### EXERCISE:
Rewrite the passage on the coaxial conversion connector between "The coaxial conversion" and "intended for reception.", inclusive, changing "connector body" to "connector housing".

2. Description of the Related Art
FIG. 11 is a sectional view of a communication device (electronic device) with which a conventional coaxial conversion connector is engaged. In FIG. 11, reference numeral denotes a metal casing of the communication device. The casing 11 stores a plurality of electronic circuit packages 12. Each electronic circuit package 12 includes a printed wiring board and a plurality of electronic components (not shown) such as ICs and LSIs mounted on the printed wiring board. A plurality of connectors (female connectors) 12a are mounted on a front end portion of the electronic circuit package 12. Reference numeral 13 denotes a back board fixed by screws to the back surface of the casing 11 so as to close back openings of the casing 11. A plurality of connectors (male connectors) 13a respectively engaged with the connectors 12a of the electronic circuit package 12 are arranged and mounted on the inner surface of the back board 13.
A plurality of connectors (male connectors) 14a supported by metal supporting members 14 are mounted on the outer surface of the back board 13. Pins of each connector 14a are formed integrally with corresponding pins of each connector 13a. Each connector 14a is a connector adapted to engage with a coaxial conversion connector 16 for connecting coaxial cables 15 for signal transmission and reception to another communication device. Each coaxial cable 15 includes a central conductor surrounded by an inner insulator, and an outer conductor (shielded line) surrounded by an outer insulator. The outer insulator is partially removed at an end portion of the coaxial cable 15, and a coaxial plug 15a is mounted at this portion.
The coaxial conversion connector 16 is configured as shown in FIGS. 12, 13, 14A, and 14B. In these figures, reference numeral 17 denotes a connector body. The connector body 17 has at its end portion a female contact 18 formed with a plurality of metallized holes 18a including metal pieces. The pins of the connector 14a of the communication device are adapted to be inserted into the metallized holes 18a and be connected to the metal pieces mounted in the metallized holes 18. A pair of substantially cylindrical coaxial jacks 19 are provided in the connector body 17. The coaxial plug 15a of the coaxial cable 15 is adapted to be inserted into each coaxial jack 19. One of the coaxial jacks 19 is intended for transmission, and the other is intended for reception.

### DATA LINES:
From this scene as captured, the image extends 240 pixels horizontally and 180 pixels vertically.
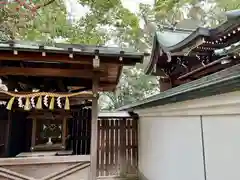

### TASK ANSWER:
The coaxial conversion connector 16 is configured as shown in FIGS. 12, 13, 14A, and 14B. In these figures, reference numeral 17 denotes a connector housing. The connector housing 17 has at its end portion a female contact 18 formed with a plurality of metallized holes 18a including metal pieces. The pins of the connector 14a of the communication device are adapted to be inserted into the metallized holes 18a and be connected to the metal pieces mounted in the metallized holes 18. A pair of substantially cylindrical coaxial jacks 19 are provided in the connector housing 17. The coaxial plug 15a of the coaxial cable 15 is adapted to be inserted into each coaxial jack 19. One of the coaxial jacks 19 is intended for transmission, and the other is intended for reception.